Record list:
***
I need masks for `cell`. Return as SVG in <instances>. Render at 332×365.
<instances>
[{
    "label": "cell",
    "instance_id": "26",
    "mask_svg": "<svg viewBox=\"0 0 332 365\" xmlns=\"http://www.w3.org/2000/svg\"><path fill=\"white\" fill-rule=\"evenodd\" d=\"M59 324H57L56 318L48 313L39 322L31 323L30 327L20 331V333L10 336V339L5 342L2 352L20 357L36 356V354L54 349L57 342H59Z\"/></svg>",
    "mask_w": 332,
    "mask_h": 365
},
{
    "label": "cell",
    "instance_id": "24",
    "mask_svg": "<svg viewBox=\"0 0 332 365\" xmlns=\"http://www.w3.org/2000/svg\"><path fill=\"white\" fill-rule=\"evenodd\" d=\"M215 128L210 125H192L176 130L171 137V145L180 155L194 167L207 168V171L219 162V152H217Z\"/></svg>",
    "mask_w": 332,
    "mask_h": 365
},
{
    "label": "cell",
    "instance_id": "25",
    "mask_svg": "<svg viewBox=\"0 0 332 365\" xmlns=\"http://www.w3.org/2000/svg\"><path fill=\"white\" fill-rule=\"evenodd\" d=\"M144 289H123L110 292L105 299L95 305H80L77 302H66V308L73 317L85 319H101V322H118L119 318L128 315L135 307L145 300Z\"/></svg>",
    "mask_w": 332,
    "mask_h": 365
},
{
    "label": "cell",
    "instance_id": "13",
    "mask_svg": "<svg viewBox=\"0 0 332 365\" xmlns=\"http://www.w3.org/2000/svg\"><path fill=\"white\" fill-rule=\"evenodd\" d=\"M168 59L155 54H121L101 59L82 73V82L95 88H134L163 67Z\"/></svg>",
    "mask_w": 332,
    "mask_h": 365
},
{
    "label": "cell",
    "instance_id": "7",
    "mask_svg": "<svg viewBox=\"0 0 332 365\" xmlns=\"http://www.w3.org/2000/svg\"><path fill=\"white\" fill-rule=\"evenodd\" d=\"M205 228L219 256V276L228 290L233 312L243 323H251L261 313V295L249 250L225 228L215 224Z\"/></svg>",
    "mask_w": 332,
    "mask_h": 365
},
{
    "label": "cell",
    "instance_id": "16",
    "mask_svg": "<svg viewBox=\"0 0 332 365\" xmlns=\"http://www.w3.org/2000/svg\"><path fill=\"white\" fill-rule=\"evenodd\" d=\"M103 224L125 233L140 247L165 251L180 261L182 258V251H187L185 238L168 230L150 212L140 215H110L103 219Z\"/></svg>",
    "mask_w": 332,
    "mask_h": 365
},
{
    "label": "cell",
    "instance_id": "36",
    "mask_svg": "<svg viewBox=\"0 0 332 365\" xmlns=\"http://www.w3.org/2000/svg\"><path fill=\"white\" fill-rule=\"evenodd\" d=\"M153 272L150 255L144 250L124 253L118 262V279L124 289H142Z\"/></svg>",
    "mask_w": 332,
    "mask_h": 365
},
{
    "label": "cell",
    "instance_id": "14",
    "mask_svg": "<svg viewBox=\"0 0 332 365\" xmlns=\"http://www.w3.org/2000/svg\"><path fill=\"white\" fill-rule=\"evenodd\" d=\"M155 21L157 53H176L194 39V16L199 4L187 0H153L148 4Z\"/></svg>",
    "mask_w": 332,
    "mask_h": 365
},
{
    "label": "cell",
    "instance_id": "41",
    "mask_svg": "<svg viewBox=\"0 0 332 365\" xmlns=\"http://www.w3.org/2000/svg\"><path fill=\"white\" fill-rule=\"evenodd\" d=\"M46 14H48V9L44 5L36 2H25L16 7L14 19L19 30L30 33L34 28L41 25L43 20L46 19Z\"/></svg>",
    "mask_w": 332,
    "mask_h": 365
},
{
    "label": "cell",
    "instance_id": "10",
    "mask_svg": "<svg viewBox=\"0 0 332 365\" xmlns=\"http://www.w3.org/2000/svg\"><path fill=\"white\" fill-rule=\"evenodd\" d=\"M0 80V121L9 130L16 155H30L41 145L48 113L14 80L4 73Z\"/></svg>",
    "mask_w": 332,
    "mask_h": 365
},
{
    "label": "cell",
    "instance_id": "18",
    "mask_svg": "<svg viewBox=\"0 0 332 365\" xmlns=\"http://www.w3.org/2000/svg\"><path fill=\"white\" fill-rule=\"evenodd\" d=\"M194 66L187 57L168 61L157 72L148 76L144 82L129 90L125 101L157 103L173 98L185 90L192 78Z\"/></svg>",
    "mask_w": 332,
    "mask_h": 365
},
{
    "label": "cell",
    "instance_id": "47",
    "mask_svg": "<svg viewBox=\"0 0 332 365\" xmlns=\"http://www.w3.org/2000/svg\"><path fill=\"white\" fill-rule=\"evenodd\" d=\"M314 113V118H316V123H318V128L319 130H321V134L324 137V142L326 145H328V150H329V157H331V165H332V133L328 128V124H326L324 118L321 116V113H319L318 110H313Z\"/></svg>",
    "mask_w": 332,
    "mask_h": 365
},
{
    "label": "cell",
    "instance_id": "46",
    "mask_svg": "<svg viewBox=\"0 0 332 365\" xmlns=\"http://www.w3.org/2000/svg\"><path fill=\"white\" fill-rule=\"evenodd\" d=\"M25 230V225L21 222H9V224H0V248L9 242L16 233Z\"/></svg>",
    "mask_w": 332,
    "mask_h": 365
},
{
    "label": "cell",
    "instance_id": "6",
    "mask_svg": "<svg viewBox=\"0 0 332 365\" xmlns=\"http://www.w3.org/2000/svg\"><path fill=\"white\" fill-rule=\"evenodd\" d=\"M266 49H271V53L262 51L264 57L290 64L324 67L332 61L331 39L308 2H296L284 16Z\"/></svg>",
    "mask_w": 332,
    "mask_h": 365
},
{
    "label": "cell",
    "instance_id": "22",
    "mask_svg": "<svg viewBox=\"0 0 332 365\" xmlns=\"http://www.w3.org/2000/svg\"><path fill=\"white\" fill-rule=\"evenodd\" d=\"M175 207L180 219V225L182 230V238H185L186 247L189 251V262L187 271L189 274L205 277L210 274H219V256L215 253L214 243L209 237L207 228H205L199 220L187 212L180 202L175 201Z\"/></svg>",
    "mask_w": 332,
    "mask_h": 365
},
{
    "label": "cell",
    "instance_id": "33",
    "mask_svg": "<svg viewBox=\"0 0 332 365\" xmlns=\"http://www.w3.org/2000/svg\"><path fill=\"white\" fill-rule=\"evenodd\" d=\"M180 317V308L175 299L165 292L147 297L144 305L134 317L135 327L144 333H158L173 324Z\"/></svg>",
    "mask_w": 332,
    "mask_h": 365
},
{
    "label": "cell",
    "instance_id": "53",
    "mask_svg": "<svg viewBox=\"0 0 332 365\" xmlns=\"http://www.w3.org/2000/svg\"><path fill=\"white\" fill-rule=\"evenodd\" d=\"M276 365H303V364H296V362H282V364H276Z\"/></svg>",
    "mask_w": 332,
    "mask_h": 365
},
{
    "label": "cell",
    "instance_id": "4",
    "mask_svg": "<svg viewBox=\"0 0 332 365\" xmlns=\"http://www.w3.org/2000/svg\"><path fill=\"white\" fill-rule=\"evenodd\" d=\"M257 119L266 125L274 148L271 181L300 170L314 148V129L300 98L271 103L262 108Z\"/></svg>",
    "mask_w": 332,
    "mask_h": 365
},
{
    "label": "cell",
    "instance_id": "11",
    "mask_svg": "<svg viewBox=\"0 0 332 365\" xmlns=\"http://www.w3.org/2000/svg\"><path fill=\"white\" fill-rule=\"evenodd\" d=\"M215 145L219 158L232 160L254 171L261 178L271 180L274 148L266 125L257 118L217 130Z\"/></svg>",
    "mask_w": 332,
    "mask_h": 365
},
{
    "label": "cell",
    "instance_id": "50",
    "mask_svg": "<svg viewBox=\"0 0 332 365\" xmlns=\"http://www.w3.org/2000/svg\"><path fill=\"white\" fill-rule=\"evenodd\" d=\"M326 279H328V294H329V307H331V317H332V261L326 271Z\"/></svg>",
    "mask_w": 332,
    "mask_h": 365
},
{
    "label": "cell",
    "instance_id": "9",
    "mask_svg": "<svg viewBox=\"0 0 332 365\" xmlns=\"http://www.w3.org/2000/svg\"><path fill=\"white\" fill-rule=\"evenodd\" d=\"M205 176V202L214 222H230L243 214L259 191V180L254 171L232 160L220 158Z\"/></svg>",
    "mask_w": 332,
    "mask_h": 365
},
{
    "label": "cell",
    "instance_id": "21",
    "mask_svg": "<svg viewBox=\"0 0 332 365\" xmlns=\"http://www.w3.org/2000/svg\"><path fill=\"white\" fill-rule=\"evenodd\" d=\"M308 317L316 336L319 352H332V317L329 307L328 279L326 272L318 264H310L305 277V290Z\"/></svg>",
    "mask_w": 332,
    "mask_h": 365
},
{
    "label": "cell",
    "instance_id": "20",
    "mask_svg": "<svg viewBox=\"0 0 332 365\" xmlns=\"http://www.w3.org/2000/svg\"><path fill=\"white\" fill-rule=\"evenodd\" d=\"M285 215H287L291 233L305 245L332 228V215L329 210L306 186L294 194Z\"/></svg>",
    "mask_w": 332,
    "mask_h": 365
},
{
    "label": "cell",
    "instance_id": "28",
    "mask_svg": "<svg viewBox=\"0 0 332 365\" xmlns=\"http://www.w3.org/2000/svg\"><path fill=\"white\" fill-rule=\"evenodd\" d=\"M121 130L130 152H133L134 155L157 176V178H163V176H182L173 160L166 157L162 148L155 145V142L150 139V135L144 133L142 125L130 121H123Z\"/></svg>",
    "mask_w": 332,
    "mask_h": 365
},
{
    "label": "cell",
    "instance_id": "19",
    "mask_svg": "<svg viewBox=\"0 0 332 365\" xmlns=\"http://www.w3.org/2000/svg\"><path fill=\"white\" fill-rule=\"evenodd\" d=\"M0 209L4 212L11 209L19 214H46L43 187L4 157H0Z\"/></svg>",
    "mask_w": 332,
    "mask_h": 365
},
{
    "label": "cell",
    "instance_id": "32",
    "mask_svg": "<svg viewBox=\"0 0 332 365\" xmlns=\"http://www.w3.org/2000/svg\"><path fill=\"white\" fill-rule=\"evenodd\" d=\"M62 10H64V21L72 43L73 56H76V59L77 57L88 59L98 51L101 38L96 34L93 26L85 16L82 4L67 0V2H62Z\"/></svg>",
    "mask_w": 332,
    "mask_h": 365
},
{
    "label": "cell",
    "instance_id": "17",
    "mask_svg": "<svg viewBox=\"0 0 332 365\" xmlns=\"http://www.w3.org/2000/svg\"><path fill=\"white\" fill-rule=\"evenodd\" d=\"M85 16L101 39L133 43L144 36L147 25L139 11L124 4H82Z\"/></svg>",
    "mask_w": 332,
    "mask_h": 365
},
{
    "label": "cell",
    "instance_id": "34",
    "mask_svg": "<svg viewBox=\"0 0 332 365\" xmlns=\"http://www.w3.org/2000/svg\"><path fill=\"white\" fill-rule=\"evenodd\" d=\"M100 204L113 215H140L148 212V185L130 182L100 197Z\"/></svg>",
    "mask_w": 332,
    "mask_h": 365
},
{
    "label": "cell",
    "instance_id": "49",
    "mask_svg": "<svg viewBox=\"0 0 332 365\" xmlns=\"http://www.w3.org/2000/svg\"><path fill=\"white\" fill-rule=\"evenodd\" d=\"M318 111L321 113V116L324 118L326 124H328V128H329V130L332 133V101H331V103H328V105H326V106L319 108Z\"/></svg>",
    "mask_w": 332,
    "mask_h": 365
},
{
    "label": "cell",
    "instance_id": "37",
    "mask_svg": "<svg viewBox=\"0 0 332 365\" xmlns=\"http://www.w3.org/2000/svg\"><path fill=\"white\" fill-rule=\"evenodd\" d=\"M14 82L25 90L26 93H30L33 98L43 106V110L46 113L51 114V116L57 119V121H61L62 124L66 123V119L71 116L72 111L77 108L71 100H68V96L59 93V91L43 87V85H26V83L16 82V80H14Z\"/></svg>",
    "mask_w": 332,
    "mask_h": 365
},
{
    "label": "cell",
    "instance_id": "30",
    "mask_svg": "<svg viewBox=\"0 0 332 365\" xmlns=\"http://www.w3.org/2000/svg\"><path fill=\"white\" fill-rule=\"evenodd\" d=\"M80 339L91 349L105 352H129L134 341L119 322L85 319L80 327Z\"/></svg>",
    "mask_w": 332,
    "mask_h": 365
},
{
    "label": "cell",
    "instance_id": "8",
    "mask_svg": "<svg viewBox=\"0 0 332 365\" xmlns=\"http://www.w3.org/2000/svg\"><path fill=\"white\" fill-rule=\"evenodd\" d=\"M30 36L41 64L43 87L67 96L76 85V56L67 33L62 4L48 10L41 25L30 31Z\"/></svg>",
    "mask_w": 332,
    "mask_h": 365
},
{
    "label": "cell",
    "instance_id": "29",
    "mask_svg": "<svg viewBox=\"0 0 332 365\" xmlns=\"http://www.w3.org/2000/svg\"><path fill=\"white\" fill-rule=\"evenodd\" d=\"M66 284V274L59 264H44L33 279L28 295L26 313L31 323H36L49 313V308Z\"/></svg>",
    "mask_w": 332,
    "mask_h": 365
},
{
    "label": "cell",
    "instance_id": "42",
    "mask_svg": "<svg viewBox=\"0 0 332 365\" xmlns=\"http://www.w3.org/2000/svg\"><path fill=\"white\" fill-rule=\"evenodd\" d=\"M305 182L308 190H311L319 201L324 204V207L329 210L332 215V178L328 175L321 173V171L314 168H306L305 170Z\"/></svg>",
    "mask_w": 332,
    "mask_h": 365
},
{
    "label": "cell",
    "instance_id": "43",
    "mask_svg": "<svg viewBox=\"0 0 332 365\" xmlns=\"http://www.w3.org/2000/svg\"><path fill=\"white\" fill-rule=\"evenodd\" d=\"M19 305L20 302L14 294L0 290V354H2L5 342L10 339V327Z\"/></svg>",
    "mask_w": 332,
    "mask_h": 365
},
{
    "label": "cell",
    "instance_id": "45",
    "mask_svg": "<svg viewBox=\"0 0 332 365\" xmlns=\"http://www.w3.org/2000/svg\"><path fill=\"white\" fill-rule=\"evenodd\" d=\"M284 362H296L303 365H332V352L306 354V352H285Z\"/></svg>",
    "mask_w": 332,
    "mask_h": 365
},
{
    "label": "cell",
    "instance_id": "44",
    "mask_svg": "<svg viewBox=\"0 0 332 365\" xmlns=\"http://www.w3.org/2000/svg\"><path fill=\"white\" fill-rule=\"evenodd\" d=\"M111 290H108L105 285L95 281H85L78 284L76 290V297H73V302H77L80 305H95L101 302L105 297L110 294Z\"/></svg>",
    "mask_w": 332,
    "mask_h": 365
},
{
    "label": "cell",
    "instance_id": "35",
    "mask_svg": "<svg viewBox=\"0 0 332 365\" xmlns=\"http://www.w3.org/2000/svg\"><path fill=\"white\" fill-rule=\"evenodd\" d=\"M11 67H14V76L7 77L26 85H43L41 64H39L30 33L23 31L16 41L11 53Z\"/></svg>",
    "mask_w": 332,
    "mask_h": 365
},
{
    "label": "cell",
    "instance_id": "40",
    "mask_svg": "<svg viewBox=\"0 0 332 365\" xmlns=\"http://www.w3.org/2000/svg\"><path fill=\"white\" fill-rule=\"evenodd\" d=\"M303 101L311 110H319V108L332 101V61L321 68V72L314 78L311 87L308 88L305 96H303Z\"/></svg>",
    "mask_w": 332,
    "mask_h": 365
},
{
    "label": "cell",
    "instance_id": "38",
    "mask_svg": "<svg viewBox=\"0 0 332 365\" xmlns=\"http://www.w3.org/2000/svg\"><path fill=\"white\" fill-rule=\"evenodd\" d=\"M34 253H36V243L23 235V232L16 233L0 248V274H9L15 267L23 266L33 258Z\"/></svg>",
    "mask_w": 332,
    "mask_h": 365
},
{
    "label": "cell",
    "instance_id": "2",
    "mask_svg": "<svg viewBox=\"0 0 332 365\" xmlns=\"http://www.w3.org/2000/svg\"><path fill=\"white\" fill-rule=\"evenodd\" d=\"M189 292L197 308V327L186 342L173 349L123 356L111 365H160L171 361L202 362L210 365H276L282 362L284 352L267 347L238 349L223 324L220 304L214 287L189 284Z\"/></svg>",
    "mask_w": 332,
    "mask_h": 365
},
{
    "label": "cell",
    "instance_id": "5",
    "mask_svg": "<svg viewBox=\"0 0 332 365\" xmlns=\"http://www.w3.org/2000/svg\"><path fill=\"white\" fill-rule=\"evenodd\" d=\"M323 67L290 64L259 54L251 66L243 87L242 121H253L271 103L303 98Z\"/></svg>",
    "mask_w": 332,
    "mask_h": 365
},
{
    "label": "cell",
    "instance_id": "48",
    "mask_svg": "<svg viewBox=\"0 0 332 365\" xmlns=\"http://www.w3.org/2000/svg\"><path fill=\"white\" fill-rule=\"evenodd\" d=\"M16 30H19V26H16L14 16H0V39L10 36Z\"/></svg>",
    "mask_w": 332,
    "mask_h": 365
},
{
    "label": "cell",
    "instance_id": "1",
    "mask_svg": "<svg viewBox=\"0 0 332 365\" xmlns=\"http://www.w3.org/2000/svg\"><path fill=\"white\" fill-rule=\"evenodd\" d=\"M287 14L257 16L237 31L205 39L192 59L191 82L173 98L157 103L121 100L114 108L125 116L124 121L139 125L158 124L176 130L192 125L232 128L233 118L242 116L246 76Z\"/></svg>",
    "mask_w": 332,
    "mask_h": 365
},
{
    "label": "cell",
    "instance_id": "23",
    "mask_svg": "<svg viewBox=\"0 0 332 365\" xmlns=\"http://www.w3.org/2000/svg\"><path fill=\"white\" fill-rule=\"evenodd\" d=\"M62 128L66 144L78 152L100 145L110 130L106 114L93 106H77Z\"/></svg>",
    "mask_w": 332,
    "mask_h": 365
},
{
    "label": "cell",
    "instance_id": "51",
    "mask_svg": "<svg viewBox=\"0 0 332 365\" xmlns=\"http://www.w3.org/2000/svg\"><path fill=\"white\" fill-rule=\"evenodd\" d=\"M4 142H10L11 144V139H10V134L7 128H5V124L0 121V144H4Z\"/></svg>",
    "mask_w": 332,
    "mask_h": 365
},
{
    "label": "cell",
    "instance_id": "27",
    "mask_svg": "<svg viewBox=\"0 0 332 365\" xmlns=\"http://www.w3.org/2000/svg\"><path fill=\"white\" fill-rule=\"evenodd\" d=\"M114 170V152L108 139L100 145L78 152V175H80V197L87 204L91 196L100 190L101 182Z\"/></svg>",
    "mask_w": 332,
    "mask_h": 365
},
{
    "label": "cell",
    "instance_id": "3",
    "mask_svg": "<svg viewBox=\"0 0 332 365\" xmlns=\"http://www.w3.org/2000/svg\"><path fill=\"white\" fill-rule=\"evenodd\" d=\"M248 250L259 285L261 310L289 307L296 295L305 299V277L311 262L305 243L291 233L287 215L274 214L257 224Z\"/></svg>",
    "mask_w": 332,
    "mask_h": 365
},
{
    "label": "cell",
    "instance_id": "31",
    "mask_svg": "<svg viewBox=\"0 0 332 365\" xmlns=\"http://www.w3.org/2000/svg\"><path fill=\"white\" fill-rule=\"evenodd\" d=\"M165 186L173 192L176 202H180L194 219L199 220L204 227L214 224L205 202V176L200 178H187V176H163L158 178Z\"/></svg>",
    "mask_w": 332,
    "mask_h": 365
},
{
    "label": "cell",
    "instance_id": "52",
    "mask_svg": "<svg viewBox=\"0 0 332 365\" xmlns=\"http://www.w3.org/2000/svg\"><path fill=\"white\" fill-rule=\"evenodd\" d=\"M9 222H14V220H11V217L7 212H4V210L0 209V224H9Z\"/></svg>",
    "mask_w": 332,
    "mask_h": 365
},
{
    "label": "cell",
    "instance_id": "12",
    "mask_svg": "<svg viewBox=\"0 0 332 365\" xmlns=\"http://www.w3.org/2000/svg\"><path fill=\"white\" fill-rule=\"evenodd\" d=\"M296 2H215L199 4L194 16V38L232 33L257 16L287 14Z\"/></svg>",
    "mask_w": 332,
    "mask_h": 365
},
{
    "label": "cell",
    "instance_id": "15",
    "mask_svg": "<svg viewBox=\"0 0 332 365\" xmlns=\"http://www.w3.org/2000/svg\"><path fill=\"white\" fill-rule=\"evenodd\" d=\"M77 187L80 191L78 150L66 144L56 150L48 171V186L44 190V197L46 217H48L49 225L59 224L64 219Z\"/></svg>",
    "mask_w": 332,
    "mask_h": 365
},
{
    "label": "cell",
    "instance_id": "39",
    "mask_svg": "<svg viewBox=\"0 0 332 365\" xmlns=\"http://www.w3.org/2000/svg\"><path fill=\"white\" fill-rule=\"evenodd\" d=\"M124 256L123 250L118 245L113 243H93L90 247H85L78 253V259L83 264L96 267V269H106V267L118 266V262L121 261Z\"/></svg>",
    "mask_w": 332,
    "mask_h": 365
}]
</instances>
***
Exercise: Print the rows from their first line through the line containing "289H123L110 292L105 299L95", including both of those lines.

Full solution:
I need masks for `cell`. Return as SVG in <instances>. Render at 332×365.
<instances>
[{
    "label": "cell",
    "instance_id": "26",
    "mask_svg": "<svg viewBox=\"0 0 332 365\" xmlns=\"http://www.w3.org/2000/svg\"><path fill=\"white\" fill-rule=\"evenodd\" d=\"M59 324H57L56 318L48 313L39 322L31 323L30 327L20 331V333L10 336V339L5 342L2 352L20 357L36 356V354L54 349L57 342H59Z\"/></svg>",
    "mask_w": 332,
    "mask_h": 365
},
{
    "label": "cell",
    "instance_id": "24",
    "mask_svg": "<svg viewBox=\"0 0 332 365\" xmlns=\"http://www.w3.org/2000/svg\"><path fill=\"white\" fill-rule=\"evenodd\" d=\"M215 128L210 125H192L176 130L171 137V145L180 155L194 167L207 168V171L219 162V152H217Z\"/></svg>",
    "mask_w": 332,
    "mask_h": 365
},
{
    "label": "cell",
    "instance_id": "25",
    "mask_svg": "<svg viewBox=\"0 0 332 365\" xmlns=\"http://www.w3.org/2000/svg\"><path fill=\"white\" fill-rule=\"evenodd\" d=\"M144 289H123L110 292L105 299L95 305H80L77 302H66V308L73 317L85 319H101V322H118L119 318L128 315L135 307L145 300Z\"/></svg>",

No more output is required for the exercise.